EXERCISE GOAL>
Gather every line below that contains the word "monk" and copy each of those lines in full.

Dataset records>
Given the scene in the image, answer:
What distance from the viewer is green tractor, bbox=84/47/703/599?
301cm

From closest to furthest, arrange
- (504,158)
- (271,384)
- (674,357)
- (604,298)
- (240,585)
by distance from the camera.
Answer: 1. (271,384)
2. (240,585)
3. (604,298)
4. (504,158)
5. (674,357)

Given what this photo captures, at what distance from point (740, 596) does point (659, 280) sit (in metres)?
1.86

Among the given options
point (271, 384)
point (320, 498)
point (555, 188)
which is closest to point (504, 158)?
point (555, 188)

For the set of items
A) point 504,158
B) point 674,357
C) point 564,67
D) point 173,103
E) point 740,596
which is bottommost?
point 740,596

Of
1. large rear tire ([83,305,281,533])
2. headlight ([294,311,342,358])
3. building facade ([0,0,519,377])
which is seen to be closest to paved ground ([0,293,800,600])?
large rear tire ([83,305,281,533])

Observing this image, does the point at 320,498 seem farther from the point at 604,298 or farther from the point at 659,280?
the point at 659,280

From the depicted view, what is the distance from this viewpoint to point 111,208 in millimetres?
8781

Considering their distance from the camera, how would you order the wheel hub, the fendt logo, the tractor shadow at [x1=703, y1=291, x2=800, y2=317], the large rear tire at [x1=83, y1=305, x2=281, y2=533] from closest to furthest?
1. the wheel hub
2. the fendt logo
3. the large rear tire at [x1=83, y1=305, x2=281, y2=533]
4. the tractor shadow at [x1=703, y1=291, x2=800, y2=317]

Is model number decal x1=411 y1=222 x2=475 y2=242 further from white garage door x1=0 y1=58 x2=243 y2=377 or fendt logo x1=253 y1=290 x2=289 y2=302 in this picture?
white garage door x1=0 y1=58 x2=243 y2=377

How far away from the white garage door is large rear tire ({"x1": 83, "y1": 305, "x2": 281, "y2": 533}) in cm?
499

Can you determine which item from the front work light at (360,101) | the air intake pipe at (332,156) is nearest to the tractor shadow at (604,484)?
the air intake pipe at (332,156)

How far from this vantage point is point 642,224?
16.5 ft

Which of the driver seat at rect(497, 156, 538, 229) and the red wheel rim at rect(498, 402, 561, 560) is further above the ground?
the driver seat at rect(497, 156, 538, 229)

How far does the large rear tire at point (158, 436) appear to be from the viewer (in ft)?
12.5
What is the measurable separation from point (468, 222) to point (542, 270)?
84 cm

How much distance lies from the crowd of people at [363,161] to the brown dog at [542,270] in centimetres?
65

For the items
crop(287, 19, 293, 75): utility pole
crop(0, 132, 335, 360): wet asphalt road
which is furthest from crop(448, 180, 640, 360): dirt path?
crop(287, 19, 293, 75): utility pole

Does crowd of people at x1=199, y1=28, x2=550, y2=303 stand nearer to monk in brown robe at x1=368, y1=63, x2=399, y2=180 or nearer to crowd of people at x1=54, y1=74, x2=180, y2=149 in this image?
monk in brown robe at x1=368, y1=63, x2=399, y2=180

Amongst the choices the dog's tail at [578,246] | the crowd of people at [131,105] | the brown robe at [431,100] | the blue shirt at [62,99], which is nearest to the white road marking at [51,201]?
==
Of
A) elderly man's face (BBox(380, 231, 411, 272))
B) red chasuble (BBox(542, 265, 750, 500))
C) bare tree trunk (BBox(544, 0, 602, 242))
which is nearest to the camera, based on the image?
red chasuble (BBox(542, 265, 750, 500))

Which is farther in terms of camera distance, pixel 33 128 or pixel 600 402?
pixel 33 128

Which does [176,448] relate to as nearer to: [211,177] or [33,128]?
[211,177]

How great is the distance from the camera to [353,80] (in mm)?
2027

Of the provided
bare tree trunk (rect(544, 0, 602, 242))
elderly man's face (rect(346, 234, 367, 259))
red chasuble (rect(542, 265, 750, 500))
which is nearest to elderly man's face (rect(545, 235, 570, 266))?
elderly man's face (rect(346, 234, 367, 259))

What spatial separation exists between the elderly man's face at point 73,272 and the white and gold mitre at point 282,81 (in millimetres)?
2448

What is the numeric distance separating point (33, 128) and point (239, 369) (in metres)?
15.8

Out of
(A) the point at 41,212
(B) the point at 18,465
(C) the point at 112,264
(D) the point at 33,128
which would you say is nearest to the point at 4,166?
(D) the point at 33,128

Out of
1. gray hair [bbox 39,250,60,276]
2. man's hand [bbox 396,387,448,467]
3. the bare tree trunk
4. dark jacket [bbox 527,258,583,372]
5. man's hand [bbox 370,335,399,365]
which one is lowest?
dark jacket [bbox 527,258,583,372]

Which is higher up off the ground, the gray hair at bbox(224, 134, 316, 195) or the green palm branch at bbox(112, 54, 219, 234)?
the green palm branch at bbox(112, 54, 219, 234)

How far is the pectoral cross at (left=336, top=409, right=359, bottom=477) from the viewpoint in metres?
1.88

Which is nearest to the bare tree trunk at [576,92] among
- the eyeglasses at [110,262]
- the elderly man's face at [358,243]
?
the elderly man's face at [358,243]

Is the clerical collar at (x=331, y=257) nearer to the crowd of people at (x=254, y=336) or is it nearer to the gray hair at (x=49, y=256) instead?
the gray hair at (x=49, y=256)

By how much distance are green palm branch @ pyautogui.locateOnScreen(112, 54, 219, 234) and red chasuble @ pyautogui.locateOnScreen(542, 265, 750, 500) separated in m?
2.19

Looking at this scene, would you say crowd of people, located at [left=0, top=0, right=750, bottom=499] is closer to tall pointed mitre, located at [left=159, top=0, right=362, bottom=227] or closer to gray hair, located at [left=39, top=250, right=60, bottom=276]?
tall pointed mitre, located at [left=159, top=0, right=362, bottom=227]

THE RESPONSE>
Does crowd of people at x1=199, y1=28, x2=550, y2=303 stand nearer to monk in brown robe at x1=368, y1=63, x2=399, y2=180 or nearer to crowd of people at x1=54, y1=74, x2=180, y2=149 in this image?
monk in brown robe at x1=368, y1=63, x2=399, y2=180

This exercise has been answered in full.